TASK TO CARRY OUT: Copy all of the data below word for word, leaving the pictures out of your copy.

[Scene question records]
--- begin ---

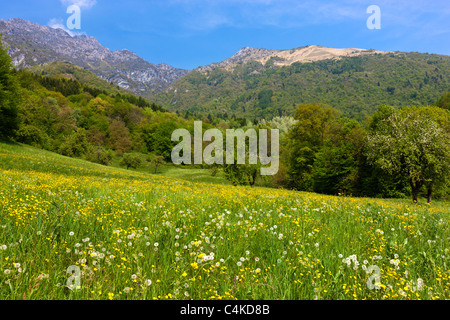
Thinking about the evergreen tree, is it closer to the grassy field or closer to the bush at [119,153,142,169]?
the bush at [119,153,142,169]

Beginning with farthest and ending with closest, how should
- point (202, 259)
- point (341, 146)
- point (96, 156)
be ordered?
1. point (96, 156)
2. point (341, 146)
3. point (202, 259)

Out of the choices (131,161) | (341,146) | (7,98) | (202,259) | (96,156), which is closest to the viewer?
(202,259)

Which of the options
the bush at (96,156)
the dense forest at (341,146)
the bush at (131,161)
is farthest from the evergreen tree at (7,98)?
the bush at (131,161)

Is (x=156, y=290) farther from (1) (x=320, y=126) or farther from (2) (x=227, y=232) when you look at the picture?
(1) (x=320, y=126)

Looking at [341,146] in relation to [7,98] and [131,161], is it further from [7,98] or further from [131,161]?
[131,161]

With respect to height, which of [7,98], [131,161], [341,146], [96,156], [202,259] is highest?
[7,98]

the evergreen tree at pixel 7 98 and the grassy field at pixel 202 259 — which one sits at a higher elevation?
the evergreen tree at pixel 7 98

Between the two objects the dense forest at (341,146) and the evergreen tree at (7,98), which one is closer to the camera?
the dense forest at (341,146)

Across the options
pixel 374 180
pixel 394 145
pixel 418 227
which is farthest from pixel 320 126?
pixel 418 227

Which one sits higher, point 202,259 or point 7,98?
point 7,98

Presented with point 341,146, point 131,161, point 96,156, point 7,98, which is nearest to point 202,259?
point 341,146

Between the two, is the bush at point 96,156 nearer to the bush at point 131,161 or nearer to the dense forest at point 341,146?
the dense forest at point 341,146

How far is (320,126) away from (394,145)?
21.6 meters

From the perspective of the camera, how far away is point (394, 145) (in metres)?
30.4
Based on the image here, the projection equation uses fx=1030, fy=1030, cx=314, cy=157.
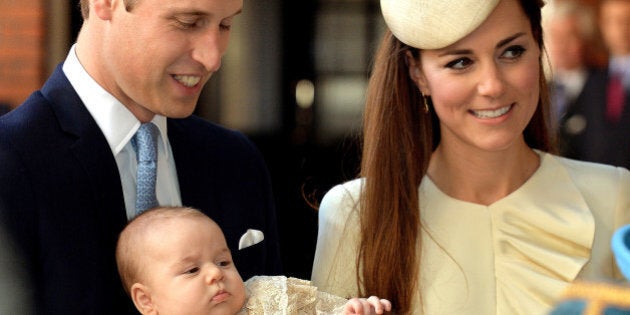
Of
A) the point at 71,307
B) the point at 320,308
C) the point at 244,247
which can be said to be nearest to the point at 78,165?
the point at 71,307

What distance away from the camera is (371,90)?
2.66 m

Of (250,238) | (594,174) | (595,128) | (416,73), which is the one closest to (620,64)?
(595,128)

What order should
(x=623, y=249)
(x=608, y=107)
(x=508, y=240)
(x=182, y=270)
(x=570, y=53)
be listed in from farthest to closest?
(x=570, y=53) → (x=608, y=107) → (x=508, y=240) → (x=182, y=270) → (x=623, y=249)

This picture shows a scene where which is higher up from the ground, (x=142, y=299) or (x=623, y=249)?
(x=623, y=249)

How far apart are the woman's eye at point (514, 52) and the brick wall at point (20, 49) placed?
9.74 feet

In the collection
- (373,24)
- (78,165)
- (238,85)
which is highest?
(78,165)

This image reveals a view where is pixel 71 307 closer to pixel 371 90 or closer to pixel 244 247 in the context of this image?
pixel 244 247

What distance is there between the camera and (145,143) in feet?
7.25

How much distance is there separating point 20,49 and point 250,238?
2.92 m

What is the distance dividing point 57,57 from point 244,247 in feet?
9.90

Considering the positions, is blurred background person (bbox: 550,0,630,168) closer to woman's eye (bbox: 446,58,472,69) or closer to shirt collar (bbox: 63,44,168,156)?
woman's eye (bbox: 446,58,472,69)

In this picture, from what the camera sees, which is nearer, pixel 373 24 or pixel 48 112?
pixel 48 112

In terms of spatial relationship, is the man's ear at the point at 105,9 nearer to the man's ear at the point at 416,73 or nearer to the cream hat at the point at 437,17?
the cream hat at the point at 437,17

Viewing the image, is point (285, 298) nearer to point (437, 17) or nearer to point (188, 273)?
point (188, 273)
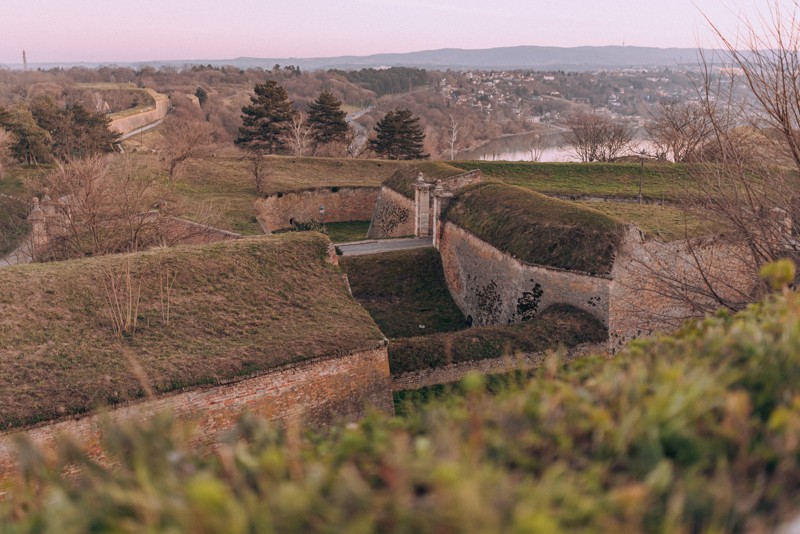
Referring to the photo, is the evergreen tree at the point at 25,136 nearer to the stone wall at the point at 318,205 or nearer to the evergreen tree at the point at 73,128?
the evergreen tree at the point at 73,128

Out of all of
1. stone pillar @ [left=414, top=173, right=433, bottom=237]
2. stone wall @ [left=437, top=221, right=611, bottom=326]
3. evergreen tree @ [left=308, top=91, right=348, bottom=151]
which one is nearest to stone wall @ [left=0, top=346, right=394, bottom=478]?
stone wall @ [left=437, top=221, right=611, bottom=326]

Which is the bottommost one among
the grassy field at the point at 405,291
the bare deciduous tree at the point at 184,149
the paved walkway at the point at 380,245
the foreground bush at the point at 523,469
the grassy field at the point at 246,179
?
the grassy field at the point at 405,291

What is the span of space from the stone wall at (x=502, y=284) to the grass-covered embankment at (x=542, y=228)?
0.30 meters

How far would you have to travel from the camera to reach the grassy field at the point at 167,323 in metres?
10.6

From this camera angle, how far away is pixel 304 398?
40.1ft

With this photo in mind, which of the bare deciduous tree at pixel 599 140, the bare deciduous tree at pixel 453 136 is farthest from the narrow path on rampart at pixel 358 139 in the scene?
the bare deciduous tree at pixel 599 140

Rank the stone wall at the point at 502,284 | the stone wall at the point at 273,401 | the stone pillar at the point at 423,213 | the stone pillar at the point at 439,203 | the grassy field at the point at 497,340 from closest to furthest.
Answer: the stone wall at the point at 273,401 < the grassy field at the point at 497,340 < the stone wall at the point at 502,284 < the stone pillar at the point at 439,203 < the stone pillar at the point at 423,213

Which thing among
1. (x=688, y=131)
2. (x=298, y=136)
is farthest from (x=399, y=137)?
(x=688, y=131)

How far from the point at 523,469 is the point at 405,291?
741 inches

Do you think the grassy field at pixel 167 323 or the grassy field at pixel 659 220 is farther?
the grassy field at pixel 659 220

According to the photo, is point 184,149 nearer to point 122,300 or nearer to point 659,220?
point 122,300

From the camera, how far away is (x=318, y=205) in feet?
113

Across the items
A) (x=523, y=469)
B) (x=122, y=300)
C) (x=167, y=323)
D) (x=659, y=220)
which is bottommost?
(x=167, y=323)

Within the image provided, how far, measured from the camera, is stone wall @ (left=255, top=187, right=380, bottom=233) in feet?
109
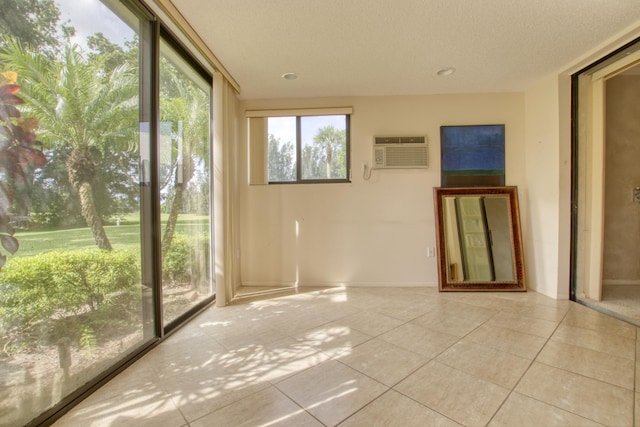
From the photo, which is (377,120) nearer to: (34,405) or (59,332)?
(59,332)

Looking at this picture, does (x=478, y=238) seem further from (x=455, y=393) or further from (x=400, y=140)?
(x=455, y=393)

--- end ---

CORRECT RESULT:
Thinking about the evergreen tree, is it closer to the grassy field or closer to the bush at [119,153,142,169]?
the bush at [119,153,142,169]

Beginning with farthest and ending with closest, how should
- point (202, 259)
- point (341, 146)
- point (96, 156)
be ordered?
1. point (96, 156)
2. point (341, 146)
3. point (202, 259)

Out of the choices (131,161) | (341,146) | (7,98) | (202,259) | (96,156), which is closest to the viewer?
(202,259)

Which of the options
the bush at (96,156)
the dense forest at (341,146)
the bush at (131,161)
is farthest from the evergreen tree at (7,98)?
the bush at (131,161)

Is (x=156, y=290) farther from (1) (x=320, y=126) or farther from (2) (x=227, y=232) when you look at the picture?
(1) (x=320, y=126)

Looking at [341,146] in relation to [7,98] and [131,161], is it further from [7,98] or further from [131,161]?
[131,161]

With respect to height, which of [7,98], [131,161], [341,146], [96,156], [202,259] is highest?
[7,98]

the evergreen tree at pixel 7 98 and the grassy field at pixel 202 259 — which one sits at a higher elevation?
the evergreen tree at pixel 7 98

Between the two objects the dense forest at (341,146) and the evergreen tree at (7,98), which one is closer to the camera?
the dense forest at (341,146)

Across the options
pixel 374 180
pixel 394 145
pixel 418 227
which is farthest from pixel 320 126?
pixel 418 227

Which one sits higher, point 202,259 or point 7,98?
point 7,98

Presented with point 341,146, point 131,161, point 96,156, point 7,98, which is nearest to point 202,259?
point 341,146

Between the two, is the bush at point 96,156 nearer to the bush at point 131,161 or nearer to the dense forest at point 341,146?
the dense forest at point 341,146

How far is (320,126) away from (394,145)?
21.6 meters

From the perspective of the camera, how far away is point (394, 145) (in metres)?
30.4
Based on the image here, the projection equation uses fx=1030, fy=1030, cx=314, cy=157.
Of
A) the point at 71,307
B) the point at 320,308
C) the point at 244,247
which can be said to be nearest to the point at 78,165?
the point at 71,307

What distance away from the camera is (371,90)?
2.66 m

Of (250,238) | (594,174) | (595,128) | (416,73), which is the one closest to (620,64)?
(595,128)

What order should
(x=623, y=249)
(x=608, y=107)
(x=508, y=240)
(x=182, y=270)
(x=570, y=53)
be listed in from farthest to closest?
(x=570, y=53) → (x=608, y=107) → (x=508, y=240) → (x=182, y=270) → (x=623, y=249)

This picture shows a scene where which is higher up from the ground, (x=142, y=299) or (x=623, y=249)?
(x=623, y=249)

How far apart are the woman's eye at point (514, 52) and the brick wall at point (20, 49) placed?
9.74 feet

In the collection
- (373,24)
- (78,165)
- (238,85)
which is highest?
(78,165)

This image reveals a view where is pixel 71 307 closer to pixel 371 90 or closer to pixel 244 247 in the context of this image?
pixel 244 247

What distance is there between the camera and (145,143) in feet?
7.25

How much distance is there separating point 20,49 and point 250,238?
2.92 m

What is the distance dividing point 57,57 from point 244,247 in feet?
9.90

Considering the positions, is blurred background person (bbox: 550,0,630,168) closer to woman's eye (bbox: 446,58,472,69) or closer to shirt collar (bbox: 63,44,168,156)?
woman's eye (bbox: 446,58,472,69)

In this picture, from what the camera sees, which is nearer, pixel 373 24 or pixel 48 112?
pixel 48 112

In terms of spatial relationship, is the man's ear at the point at 105,9 nearer to the man's ear at the point at 416,73 or nearer to the cream hat at the point at 437,17?
the cream hat at the point at 437,17

Viewing the image, is point (285, 298) nearer to point (437, 17) or nearer to point (188, 273)?
point (188, 273)
Referring to the photo, is the evergreen tree at the point at 25,136 nearer to the stone wall at the point at 318,205 or nearer to the evergreen tree at the point at 73,128?
the evergreen tree at the point at 73,128

Out of all of
1. stone pillar @ [left=414, top=173, right=433, bottom=237]
2. stone wall @ [left=437, top=221, right=611, bottom=326]
3. evergreen tree @ [left=308, top=91, right=348, bottom=151]
which one is nearest to stone wall @ [left=0, top=346, right=394, bottom=478]?
stone wall @ [left=437, top=221, right=611, bottom=326]

Which is the bottommost one among
the grassy field at the point at 405,291
the bare deciduous tree at the point at 184,149
the paved walkway at the point at 380,245
the foreground bush at the point at 523,469
the grassy field at the point at 246,179
?
the grassy field at the point at 405,291

What is the span of space from the stone wall at (x=502, y=284) to the grass-covered embankment at (x=542, y=228)?
0.30 meters

How far would you have to travel from the camera to reach the grassy field at the point at 167,323 in metres?
10.6

From this camera angle, how far away is pixel 304 398?
40.1ft

With this photo in mind, which of the bare deciduous tree at pixel 599 140, the bare deciduous tree at pixel 453 136 is farthest from the narrow path on rampart at pixel 358 139 in the scene?
the bare deciduous tree at pixel 599 140

Rank the stone wall at the point at 502,284 | the stone wall at the point at 273,401 | the stone pillar at the point at 423,213 | the stone pillar at the point at 439,203 | the grassy field at the point at 497,340 from closest to furthest.
Answer: the stone wall at the point at 273,401 < the grassy field at the point at 497,340 < the stone wall at the point at 502,284 < the stone pillar at the point at 439,203 < the stone pillar at the point at 423,213

Which thing among
1. (x=688, y=131)
2. (x=298, y=136)
is farthest from (x=399, y=137)?
(x=688, y=131)

How far from the point at 523,469 is the point at 405,291?
741 inches

Do you think the grassy field at pixel 167 323 or the grassy field at pixel 659 220 is farther?
the grassy field at pixel 659 220

According to the photo, is point 184,149 nearer to point 122,300 or nearer to point 659,220?
point 122,300

From the camera, how far away is (x=318, y=205) in feet?
113

Across the items
A) (x=523, y=469)
B) (x=122, y=300)
C) (x=167, y=323)
D) (x=659, y=220)
which is bottommost?
(x=167, y=323)

Within the image provided, how far, measured from the camera, is stone wall @ (left=255, top=187, right=380, bottom=233) in feet?
109
From the photo, which is (377,120) nearer to: (34,405) or (59,332)?
(59,332)

Looking at this picture, does (x=478, y=238) seem further from (x=455, y=393) or further from (x=400, y=140)?
(x=455, y=393)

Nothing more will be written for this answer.